▶ Task requirements: Render every line below as a JSON list of strings, one string per line. Leave out the blank lines and the pictures.

▶ Task input:
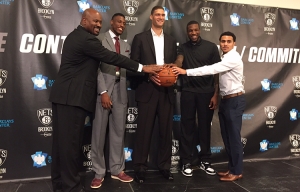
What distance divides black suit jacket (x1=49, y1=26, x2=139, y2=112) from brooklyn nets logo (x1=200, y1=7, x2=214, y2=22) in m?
1.81

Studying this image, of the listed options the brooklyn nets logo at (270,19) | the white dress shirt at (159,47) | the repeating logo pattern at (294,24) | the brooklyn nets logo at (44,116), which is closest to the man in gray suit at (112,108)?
the white dress shirt at (159,47)

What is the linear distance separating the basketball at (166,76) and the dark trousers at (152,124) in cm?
17

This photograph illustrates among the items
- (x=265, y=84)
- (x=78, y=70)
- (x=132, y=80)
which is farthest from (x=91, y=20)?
(x=265, y=84)

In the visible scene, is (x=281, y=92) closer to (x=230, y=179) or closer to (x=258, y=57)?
(x=258, y=57)

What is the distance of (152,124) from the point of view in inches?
123

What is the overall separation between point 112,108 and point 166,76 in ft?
2.42

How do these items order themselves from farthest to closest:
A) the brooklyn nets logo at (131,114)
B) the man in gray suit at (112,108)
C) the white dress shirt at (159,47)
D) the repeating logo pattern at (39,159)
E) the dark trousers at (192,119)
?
1. the brooklyn nets logo at (131,114)
2. the dark trousers at (192,119)
3. the repeating logo pattern at (39,159)
4. the white dress shirt at (159,47)
5. the man in gray suit at (112,108)

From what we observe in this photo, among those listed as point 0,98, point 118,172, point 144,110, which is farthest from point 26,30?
point 118,172

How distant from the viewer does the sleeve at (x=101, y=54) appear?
2.49 m

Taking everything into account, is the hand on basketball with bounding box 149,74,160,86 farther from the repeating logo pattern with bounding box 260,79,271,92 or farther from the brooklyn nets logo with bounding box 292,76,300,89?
the brooklyn nets logo with bounding box 292,76,300,89

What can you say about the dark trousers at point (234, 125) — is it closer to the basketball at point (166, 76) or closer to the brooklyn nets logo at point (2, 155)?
the basketball at point (166, 76)

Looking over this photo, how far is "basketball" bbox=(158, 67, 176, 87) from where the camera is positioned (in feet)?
9.48

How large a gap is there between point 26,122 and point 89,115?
0.75m

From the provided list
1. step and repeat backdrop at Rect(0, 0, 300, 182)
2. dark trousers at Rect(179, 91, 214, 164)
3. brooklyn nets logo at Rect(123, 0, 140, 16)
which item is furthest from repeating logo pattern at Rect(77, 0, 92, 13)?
dark trousers at Rect(179, 91, 214, 164)
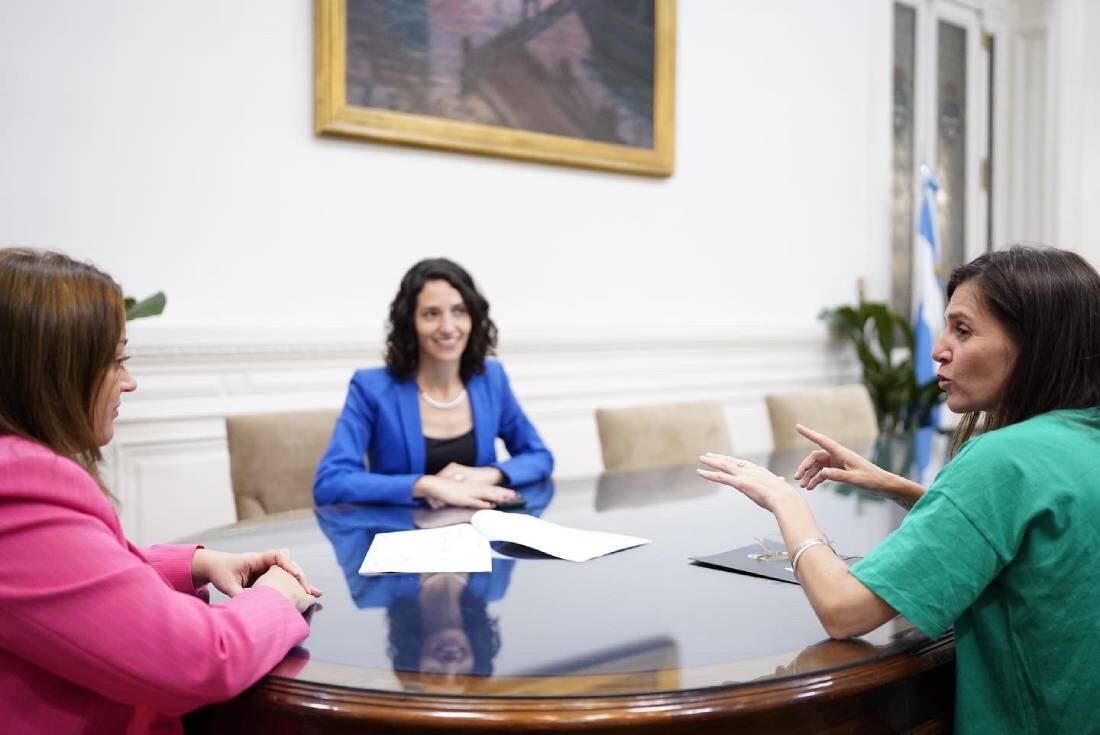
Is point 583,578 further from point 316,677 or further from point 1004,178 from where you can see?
point 1004,178

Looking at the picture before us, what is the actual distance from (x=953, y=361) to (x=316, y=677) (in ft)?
3.24

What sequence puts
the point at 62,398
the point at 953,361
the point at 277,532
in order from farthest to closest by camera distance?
1. the point at 277,532
2. the point at 953,361
3. the point at 62,398

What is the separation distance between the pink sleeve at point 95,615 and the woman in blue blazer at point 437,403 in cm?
151

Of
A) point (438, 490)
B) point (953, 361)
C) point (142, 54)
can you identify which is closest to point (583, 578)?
point (953, 361)

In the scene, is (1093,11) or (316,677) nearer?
(316,677)

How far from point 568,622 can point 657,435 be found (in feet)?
Result: 6.97

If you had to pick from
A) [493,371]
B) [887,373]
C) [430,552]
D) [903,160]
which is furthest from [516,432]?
[903,160]

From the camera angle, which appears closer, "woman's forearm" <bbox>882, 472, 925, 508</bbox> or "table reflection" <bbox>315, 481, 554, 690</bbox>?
"table reflection" <bbox>315, 481, 554, 690</bbox>

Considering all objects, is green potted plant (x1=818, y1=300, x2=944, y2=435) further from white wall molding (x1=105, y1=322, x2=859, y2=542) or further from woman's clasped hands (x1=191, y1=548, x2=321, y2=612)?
woman's clasped hands (x1=191, y1=548, x2=321, y2=612)

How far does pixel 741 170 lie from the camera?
17.7ft

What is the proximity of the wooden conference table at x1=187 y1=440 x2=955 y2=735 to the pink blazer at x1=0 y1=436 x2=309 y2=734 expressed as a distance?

▶ Result for this task:
[
  "What distance divides black suit jacket (x1=49, y1=26, x2=139, y2=112) from brooklyn nets logo (x1=200, y1=7, x2=214, y2=22) in m?",
  "1.81",
  "Studying this image, of the listed options the brooklyn nets logo at (270,19) | the white dress shirt at (159,47) | the repeating logo pattern at (294,24) | the brooklyn nets logo at (44,116), which is closest to the man in gray suit at (112,108)?",
  "the white dress shirt at (159,47)",
  "What is the linear distance separating the basketball at (166,76) and the dark trousers at (152,124) in cm?",
  "17",
  "This photograph illustrates among the items",
  "- (x=265, y=84)",
  "- (x=78, y=70)",
  "- (x=132, y=80)",
  "which is farthest from (x=91, y=20)?",
  "(x=265, y=84)",
  "In the visible scene, is (x=281, y=92) closer to (x=230, y=179) or closer to (x=258, y=57)?",
  "(x=258, y=57)",
  "What is the distance of (152,124) from the point of view in inches?",
  "123",
  "What is the overall separation between point 112,108 and point 166,76 in ft?",
  "2.42",
  "How do these items order themselves from farthest to closest:",
  "A) the brooklyn nets logo at (131,114)",
  "B) the man in gray suit at (112,108)",
  "C) the white dress shirt at (159,47)",
  "D) the repeating logo pattern at (39,159)",
  "E) the dark trousers at (192,119)",
  "?",
  "1. the brooklyn nets logo at (131,114)",
  "2. the dark trousers at (192,119)",
  "3. the repeating logo pattern at (39,159)",
  "4. the white dress shirt at (159,47)",
  "5. the man in gray suit at (112,108)",
  "From what we observe in this photo, among those listed as point 0,98, point 118,172, point 144,110, which is farthest from point 26,30?",
  "point 118,172",
  "How distant from the viewer does the sleeve at (x=101, y=54) appear?",
  "2.49 m",
  "Taking everything into account, is the hand on basketball with bounding box 149,74,160,86 farther from the repeating logo pattern with bounding box 260,79,271,92 or farther from the brooklyn nets logo with bounding box 292,76,300,89?",
  "the brooklyn nets logo with bounding box 292,76,300,89",
  "What can you say about the dark trousers at point (234, 125) — is it closer to the basketball at point (166, 76) or closer to the brooklyn nets logo at point (2, 155)?",
  "the basketball at point (166, 76)",
  "Looking over this photo, how far is \"basketball\" bbox=(158, 67, 176, 87) from where the camera is positioned (in feet)?",
  "9.48",
  "How large a gap is there between point 26,122 and point 89,115?",
  "0.75m",
  "From the provided list",
  "1. step and repeat backdrop at Rect(0, 0, 300, 182)",
  "2. dark trousers at Rect(179, 91, 214, 164)",
  "3. brooklyn nets logo at Rect(123, 0, 140, 16)",
  "which item is furthest from repeating logo pattern at Rect(77, 0, 92, 13)?",
  "dark trousers at Rect(179, 91, 214, 164)",
  "Is point 583,578 further from point 316,677 or further from point 1004,178 from where you can see?",
  "point 1004,178",
  "Looking at the picture before us, what is the actual distance from (x=953, y=361) to (x=316, y=677) (in ft)?",
  "3.24",
  "What sequence puts",
  "the point at 62,398",
  "the point at 953,361",
  "the point at 277,532",
  "in order from farthest to closest by camera distance?",
  "1. the point at 277,532",
  "2. the point at 953,361",
  "3. the point at 62,398",
  "What is the separation distance between the pink sleeve at point 95,615 and the woman in blue blazer at point 437,403 in cm?",
  "151",
  "Of",
  "A) point (438, 490)",
  "B) point (953, 361)",
  "C) point (142, 54)",
  "can you identify which is closest to point (583, 578)?",
  "point (953, 361)",
  "In the scene, is (1093,11) or (316,677) nearer?",
  "(316,677)",
  "How far from point 568,622 can point 657,435 be found (in feet)?",
  "Result: 6.97",
  "If you had to pick from",
  "A) [493,371]",
  "B) [887,373]",
  "C) [430,552]",
  "D) [903,160]",
  "which is furthest from [516,432]?",
  "[903,160]",
  "From the camera angle, which appears closer, \"woman's forearm\" <bbox>882, 472, 925, 508</bbox> or \"table reflection\" <bbox>315, 481, 554, 690</bbox>?",
  "\"table reflection\" <bbox>315, 481, 554, 690</bbox>",
  "Considering all objects, is green potted plant (x1=818, y1=300, x2=944, y2=435) further from white wall molding (x1=105, y1=322, x2=859, y2=542) or further from woman's clasped hands (x1=191, y1=548, x2=321, y2=612)?",
  "woman's clasped hands (x1=191, y1=548, x2=321, y2=612)",
  "How far does pixel 741 170 lie from the camera?",
  "17.7ft",
  "What is the proximity of the wooden conference table at x1=187 y1=440 x2=955 y2=735 to the pink blazer at x1=0 y1=436 x2=309 y2=734 expressed as a distance?"
]